Task goal
Rewrite the stretch of entries below, from the start through the line containing "6.38 meters", as a two-column CSV with the headers input and output. Give one row per entry, placing its text and its answer each in a single quoted field with line breaks changed to spaces.

Supplied material
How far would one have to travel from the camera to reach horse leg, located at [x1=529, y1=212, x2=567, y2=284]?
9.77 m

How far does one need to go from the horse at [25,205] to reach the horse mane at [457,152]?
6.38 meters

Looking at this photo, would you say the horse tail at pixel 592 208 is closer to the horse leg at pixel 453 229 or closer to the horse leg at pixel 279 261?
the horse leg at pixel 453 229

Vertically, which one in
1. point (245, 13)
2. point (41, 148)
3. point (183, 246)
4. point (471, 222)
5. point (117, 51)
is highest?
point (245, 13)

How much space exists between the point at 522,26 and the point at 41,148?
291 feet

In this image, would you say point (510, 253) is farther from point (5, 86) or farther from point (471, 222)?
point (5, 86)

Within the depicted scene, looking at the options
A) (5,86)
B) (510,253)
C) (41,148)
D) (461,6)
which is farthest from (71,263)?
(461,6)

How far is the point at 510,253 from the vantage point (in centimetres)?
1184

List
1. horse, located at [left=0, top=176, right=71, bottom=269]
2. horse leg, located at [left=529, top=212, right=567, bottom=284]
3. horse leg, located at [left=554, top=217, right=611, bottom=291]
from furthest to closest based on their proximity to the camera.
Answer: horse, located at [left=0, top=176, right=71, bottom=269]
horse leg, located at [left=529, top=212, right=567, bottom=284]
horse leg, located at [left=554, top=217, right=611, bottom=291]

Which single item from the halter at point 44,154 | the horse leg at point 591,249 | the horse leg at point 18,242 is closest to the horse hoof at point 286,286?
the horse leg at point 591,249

Solution
input,output
"How far would one have to travel from the camera to reach horse leg, located at [x1=529, y1=212, x2=567, y2=284]?","9.77 m"
"How far does one need to go from the horse at [25,205] to reach the horse mane at [457,152]?","6.38 meters"